The equation of motion of a particle, where s is in meters and t is in seconds, is given by the equation below.
s = 7 t 3 - 9 t
(a) Find the velocity and acceleration as functions of t.
v(t) 21t^2-9
a(t) 42t
acceleration at t 3
126m/s
what is the acceleration when velocity is at 0?
is this zerp as well? or how would I get this?

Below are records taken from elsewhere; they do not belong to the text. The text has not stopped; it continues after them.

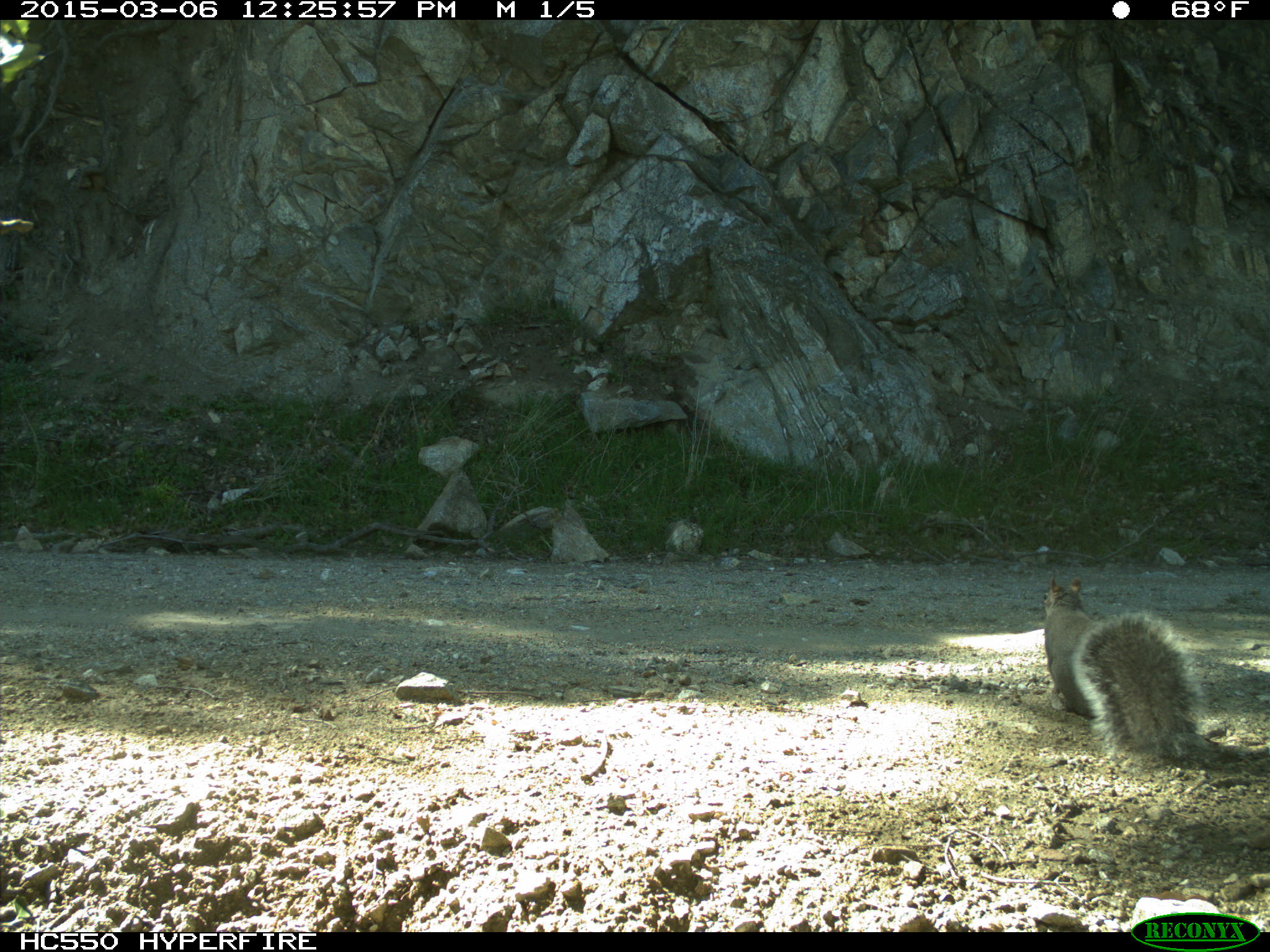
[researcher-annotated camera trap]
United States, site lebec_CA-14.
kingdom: Animalia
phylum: Chordata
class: Mammalia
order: Rodentia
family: Sciuridae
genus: Sciurus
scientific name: Sciurus carolinensis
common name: eastern gray squirrel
Sciurus carolinensis (eastern gray squirrel).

2007-09-29 15:23:37 · 4 answers · asked by m_carl 1 in Science & Mathematics ➔ Mathematics
Take the 1'st derivative to get the velocity and the 2'nd derivative to get the acceleration. After that, it's just plug 'n chug.
And no. When the velocity is zero the acceleration is -not- necesarily zero as well. Solve the velocity equation for the time(s) that the velocity is equal to 0 and plug those times into the equation for acceleration.
Doug
2007-09-29 15:28:58 · answer #1 · answered by doug_donaghue 7 · 0⤊ 0⤋
given s(t)= 7t^3 -9t
we can get the velocity function through taking the s(t)derivative once and acceleration function by taking the s(t) derivative twice.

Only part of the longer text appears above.